* [Your assignment] Please copy out every line of the material below word for word, leaving out the pictures.

──────── Information provided

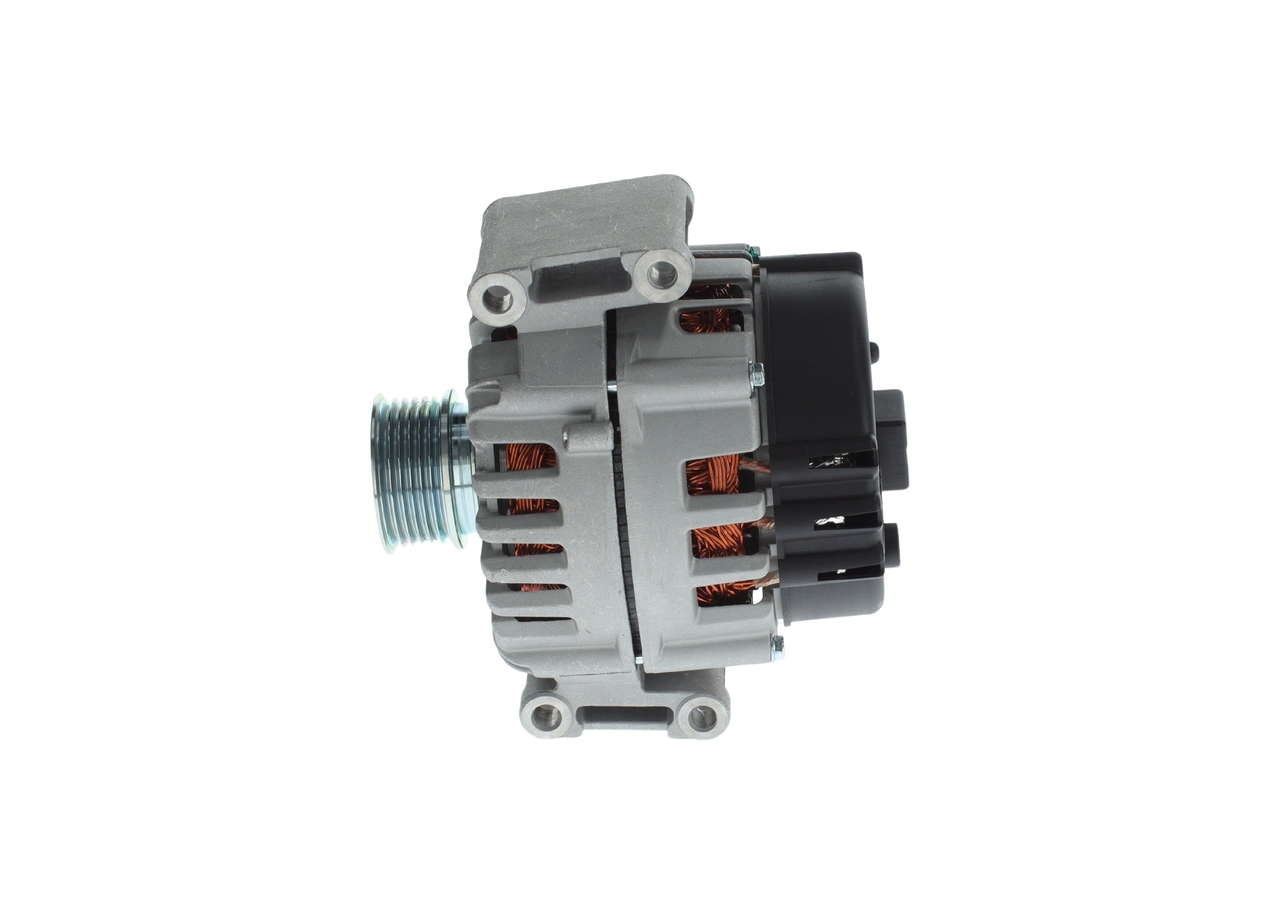BOSCH 1 986 A01 792 Generaator Mercedes S205 AMG C 43 3.0 4-matic (205.264) 367 hj Bensiin hind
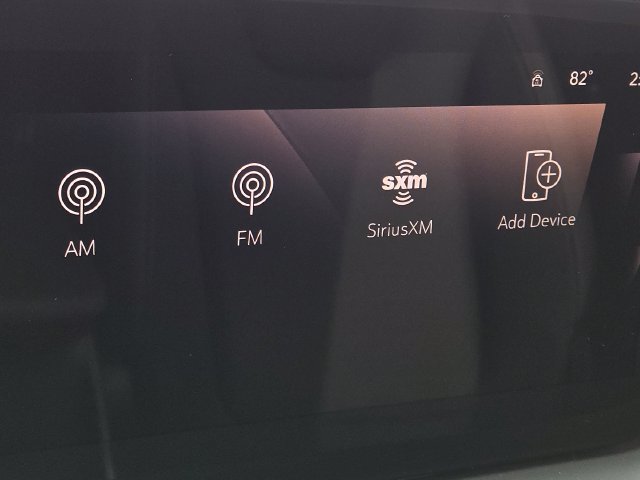 New 2026 Buick Encore GX Preferred w/ Comfort Package FWD image 4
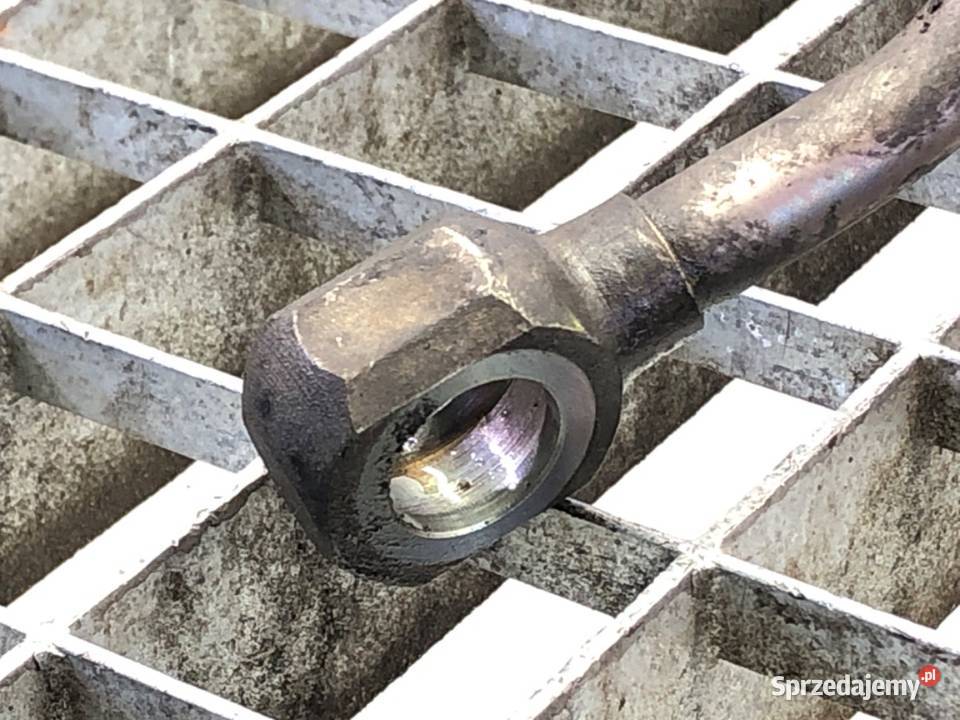 WĄŻ WSPOMAGANIA SKODA OCTAVIA I 19 90 9610 podkarpackie sprzedam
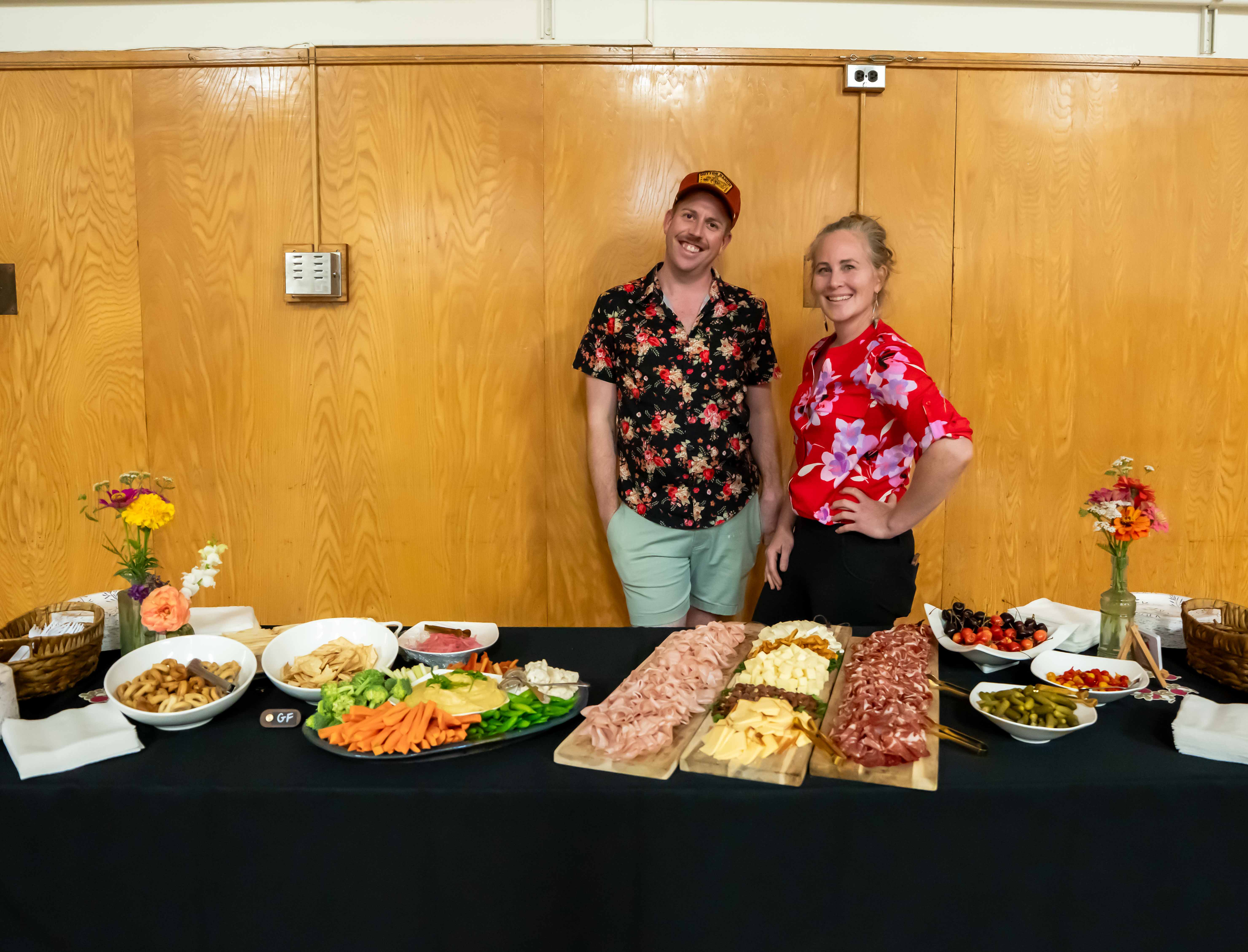 Parks, Trails, & Open Space Workshop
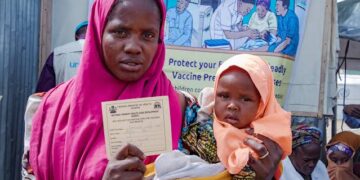 Kaduna govt, UNICEF intensify efforts as measles kills two children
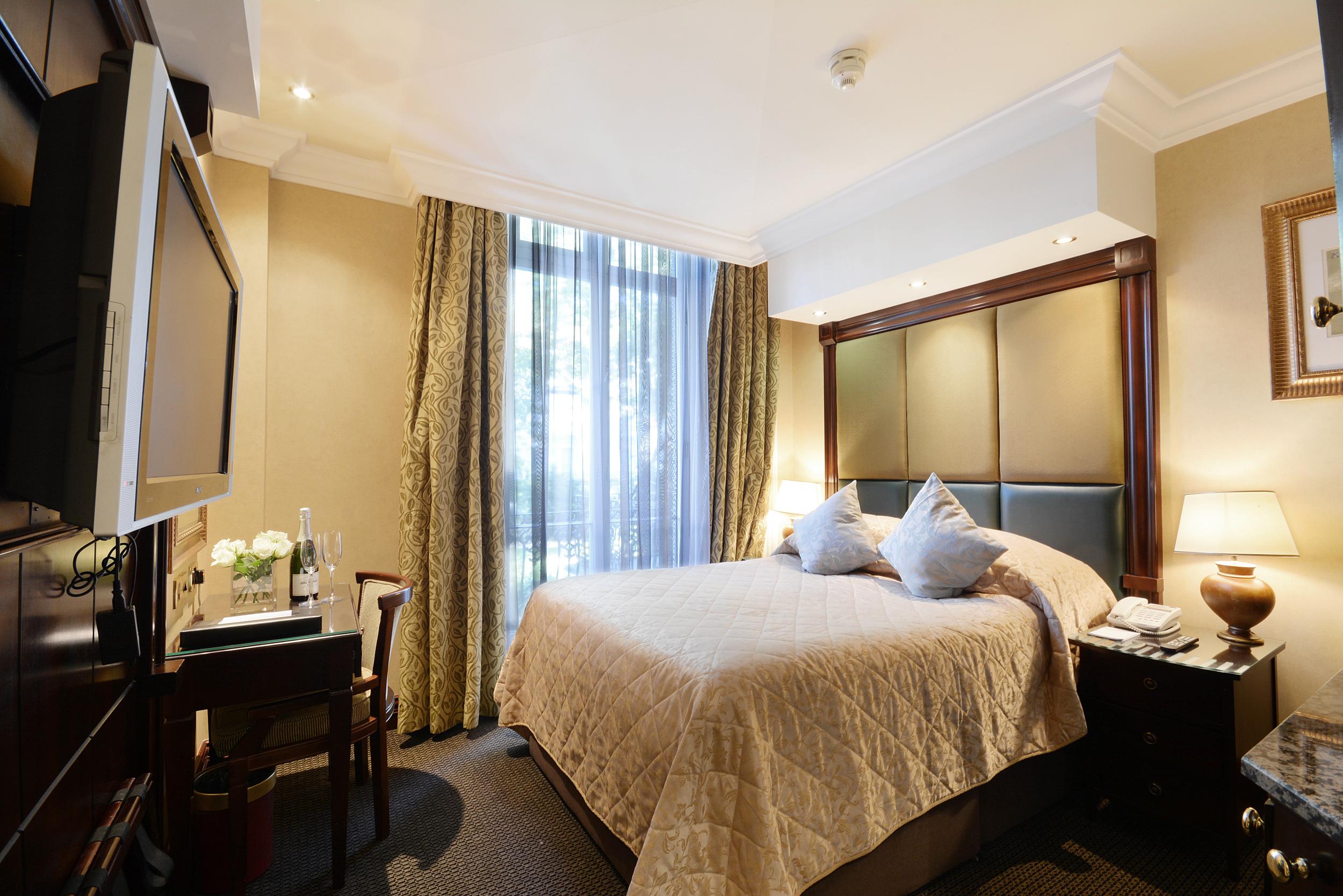 The Premier Notting Hill Hotel London Ngoại thất bức ảnh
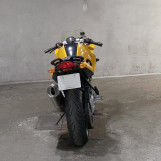 Мотоцикл BMW F800S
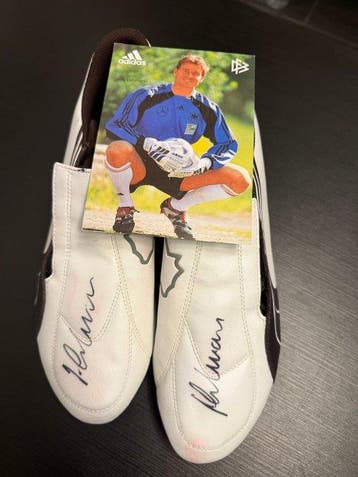 Arsenal - Duitse voetbal competitie - Jens Lehmann - 2000 -, Nieuw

────────────────

* [Worked solution]
BOSCH 1 986 A01 792 Generaator Mercedes S205 AMG C 43 3.0 4-matic (205.264) 367 hj Bensiin hind
 New 2026 Buick Encore GX Preferred w/ Comfort Package FWD image 4
 WĄŻ WSPOMAGANIA SKODA OCTAVIA I 19 90 9610 podkarpackie sprzedam
 Parks, Trails, & Open Space Workshop
 Kaduna govt, UNICEF intensify efforts as measles kills two children
 The Premier Notting Hill Hotel London Ngoại thất bức ảnh
 Мотоцикл BMW F800S
 Arsenal - Duitse voetbal competitie - Jens Lehmann - 2000 -, Nieuw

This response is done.